### Supplied data ###

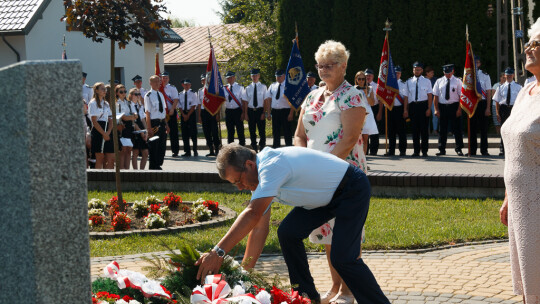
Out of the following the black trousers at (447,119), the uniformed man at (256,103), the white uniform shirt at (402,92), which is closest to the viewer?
the black trousers at (447,119)

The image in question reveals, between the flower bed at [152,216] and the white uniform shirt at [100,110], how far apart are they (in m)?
3.96

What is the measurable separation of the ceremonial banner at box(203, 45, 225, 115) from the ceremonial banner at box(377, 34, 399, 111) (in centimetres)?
429

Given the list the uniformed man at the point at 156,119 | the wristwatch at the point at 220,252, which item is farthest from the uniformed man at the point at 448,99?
the wristwatch at the point at 220,252

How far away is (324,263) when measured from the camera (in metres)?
7.70

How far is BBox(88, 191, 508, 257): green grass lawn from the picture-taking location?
8453mm

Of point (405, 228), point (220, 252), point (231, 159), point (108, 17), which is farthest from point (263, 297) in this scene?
point (108, 17)

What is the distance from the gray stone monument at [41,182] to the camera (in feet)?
9.07

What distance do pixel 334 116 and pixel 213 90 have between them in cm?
1479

###

### Work to complete
Print the records word for word, starting at the line containing "Of point (405, 228), point" and running through the end of the records.

### Solution for this task
Of point (405, 228), point (220, 252), point (231, 159), point (108, 17), which is farthest from point (263, 297) in this scene?
point (108, 17)

What is the distance from the gray stone monument at [41,182] to the camera (in feet)?
9.07

What distance do pixel 334 116 and pixel 213 90 have between them in cm?
1479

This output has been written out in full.